Em 2013, o DVD comemorativo de 10 anos de carreira trouxe participações especiais de artistas como Ivete Sangalo, Anitta, Lulu Santos e Thiaguinho. Era um tributo à sua trajetória — e também um reflexo do quanto era querida por seus pares.
Preta sempre defendeu o direito de amar sem rótulos. Falava abertamente sobre sua bissexualidade e, mais tarde, pansexualidade. Era uma das poucas figuras públicas que abordavam essas questões sem medo, com empatia e escuta. Tornou-se porta-voz informal da comunidade LGBTQIA+, abrindo caminhos com palavras e ações.

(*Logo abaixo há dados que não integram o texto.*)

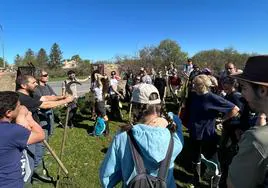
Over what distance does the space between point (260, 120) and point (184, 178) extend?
2.96m

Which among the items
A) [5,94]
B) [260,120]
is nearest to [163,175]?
[260,120]

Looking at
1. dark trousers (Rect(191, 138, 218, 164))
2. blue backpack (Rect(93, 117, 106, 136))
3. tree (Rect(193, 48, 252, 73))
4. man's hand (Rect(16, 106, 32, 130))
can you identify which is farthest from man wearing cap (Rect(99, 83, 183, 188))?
tree (Rect(193, 48, 252, 73))

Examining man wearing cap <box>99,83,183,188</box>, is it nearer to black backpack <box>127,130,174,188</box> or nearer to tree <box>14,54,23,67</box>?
black backpack <box>127,130,174,188</box>

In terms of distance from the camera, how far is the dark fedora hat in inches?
71.8

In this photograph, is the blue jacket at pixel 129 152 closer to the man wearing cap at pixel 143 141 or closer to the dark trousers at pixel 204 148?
the man wearing cap at pixel 143 141

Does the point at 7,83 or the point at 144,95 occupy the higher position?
the point at 144,95

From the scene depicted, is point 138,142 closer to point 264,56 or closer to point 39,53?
point 264,56

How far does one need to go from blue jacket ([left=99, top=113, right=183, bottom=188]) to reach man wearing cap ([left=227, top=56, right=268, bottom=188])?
742 mm

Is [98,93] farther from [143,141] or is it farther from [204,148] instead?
[143,141]

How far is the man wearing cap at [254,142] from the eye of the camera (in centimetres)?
167

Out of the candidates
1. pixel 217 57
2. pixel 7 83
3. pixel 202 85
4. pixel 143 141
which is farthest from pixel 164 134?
pixel 217 57

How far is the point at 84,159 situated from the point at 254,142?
6216 mm

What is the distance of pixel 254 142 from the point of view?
5.50ft

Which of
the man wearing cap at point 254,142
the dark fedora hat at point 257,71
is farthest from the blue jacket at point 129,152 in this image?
the dark fedora hat at point 257,71
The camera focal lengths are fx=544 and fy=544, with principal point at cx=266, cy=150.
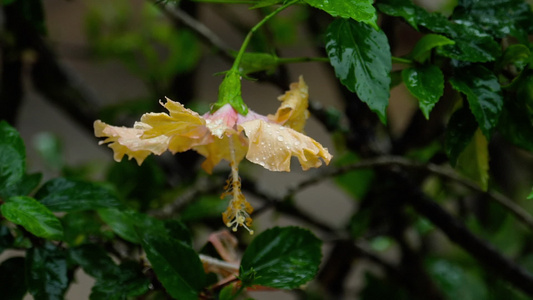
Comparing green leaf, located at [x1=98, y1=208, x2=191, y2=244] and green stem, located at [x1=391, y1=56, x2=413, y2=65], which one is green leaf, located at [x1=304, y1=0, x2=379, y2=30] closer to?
green stem, located at [x1=391, y1=56, x2=413, y2=65]

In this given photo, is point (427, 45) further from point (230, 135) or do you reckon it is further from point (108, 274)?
point (108, 274)

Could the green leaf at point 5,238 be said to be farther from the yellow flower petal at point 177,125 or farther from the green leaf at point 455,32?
the green leaf at point 455,32

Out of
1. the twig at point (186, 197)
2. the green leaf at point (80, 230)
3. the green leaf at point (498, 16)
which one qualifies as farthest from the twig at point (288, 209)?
the green leaf at point (498, 16)

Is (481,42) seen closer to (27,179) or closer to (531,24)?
(531,24)

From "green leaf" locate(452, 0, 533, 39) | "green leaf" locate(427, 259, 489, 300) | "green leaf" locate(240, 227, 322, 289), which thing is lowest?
"green leaf" locate(427, 259, 489, 300)

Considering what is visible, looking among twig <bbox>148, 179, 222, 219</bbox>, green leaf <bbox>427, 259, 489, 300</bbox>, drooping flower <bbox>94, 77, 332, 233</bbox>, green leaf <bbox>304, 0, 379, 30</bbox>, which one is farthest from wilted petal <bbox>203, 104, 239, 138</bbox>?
green leaf <bbox>427, 259, 489, 300</bbox>

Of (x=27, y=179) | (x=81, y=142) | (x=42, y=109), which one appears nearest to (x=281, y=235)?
(x=27, y=179)
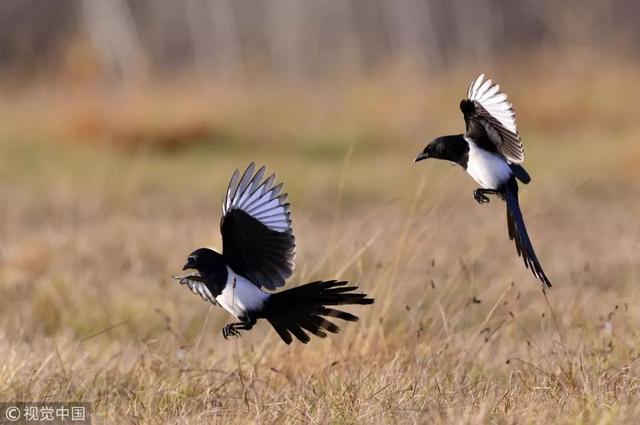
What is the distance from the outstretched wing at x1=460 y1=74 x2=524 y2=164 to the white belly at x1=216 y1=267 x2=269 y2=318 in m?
0.67

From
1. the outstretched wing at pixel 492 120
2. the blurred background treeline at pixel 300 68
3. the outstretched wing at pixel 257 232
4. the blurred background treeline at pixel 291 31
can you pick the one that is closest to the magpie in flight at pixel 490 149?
the outstretched wing at pixel 492 120

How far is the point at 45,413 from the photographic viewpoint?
11.5 feet

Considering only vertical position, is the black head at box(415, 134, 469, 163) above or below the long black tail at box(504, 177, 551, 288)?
above

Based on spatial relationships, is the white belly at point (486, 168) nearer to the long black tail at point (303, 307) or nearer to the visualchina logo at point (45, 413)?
the long black tail at point (303, 307)

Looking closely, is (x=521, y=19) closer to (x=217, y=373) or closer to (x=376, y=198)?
(x=376, y=198)

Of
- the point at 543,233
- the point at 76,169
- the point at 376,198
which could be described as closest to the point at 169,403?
the point at 543,233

Intensidade no palco e na vida
Na vida pessoal, Preta foi generosa e intensa. Casou-se três vezes, sendo mãe de Francisco — nascido em 1995, fruto do relacionamento com o ator Otávio Müller. Depois, viveu casamentos com Carlos Henrique Lima e Rodrigo Godoy. Em 2015, ganhou sua neta, Sol de Maria, e mergulhou em uma nova fase: a de avó moderna, divertida e amorosa.
Teve relacionamentos com Caio Blat, Paulo Vilhena, Marcos Mion — mas nunca permitiu que sua vida íntima se tornasse espetáculo. Sabia proteger seus afetos, sem abrir mão da verdade. Era amiga fiel, conselheira firme, e presença constante nas festas e nas dores de quem amava.
Muito além do microfone: a empresária visionária
Nos últimos anos, Preta também se destacou como uma figura de bastidor. Fundadora da Music2Mynd, empresa de agenciamento artístico e marketing de influência, ela foi mentora e ponte para uma nova geração de artistas.
Ajudou a construir carreiras, lapidar talentos e transformar digital em presença real. Sabia ler o momento cultural como poucas, e entendia que autenticidade era o diferencial. Acreditava em narrativas com propósito — e é isso que fazia brilhar seu trabalho com influenciadores, músicos e comunicadores.
Uma despedida que ecoa em milhões de corações
Com a confirmação da morte, o Brasil se cobriu de homenagens. Figuras como Ivete Sangalo, Caetano Veloso, Pabllo Vittar, Anitta, Gilberto Gil e fãs anônimos usaram as redes para agradecer a Preta pela coragem, generosidade e arte. A comoção não é apenas pela ausência, mas pelo reconhecimento da grandeza de alguém que transformou sua existência em farol para os outros.
O Ministério da Cultura emitiu nota oficial exaltando sua contribuição à cultura brasileira. Nas ruas do Rio, o Bloco da Preta deve se transformar em cortejo-homenagem em 2026. A despedida será pública, como sempre foi sua entrega: coletiva, vibrante, emocionada.
Preta para sempre: uma mulher que não cabia em moldes
Preta Gil não era só filha de Gilberto. Não era só a cantora do bloco. Nem só a empresária por trás das câmeras. Ela era tudo isso — e muito mais. Uma mulher que viveu de peito aberto, com erros e acertos, com dores e conquistas, com arte e afeto.
Seu legado é um convite: a viver sem pedir desculpas. A amar sem rótulo. A ocupar o espaço com o corpo que se tem. A transformar traumas em potência. A rir alto. A chorar junto. A dançar até o fim.
Na sua última entrevista antes de viajar para os EUA, ela deixou uma frase que hoje soa como testamento: “Se eu for embora amanhã, que saibam que eu fui muito amada. E que amei também. Muito. Com tudo que eu tinha.”
Você foi, Preta. Você é. E sempre será.
Obrigado, Preta Gil, por tudo que foi — e por tudo que nos ensinou a ser.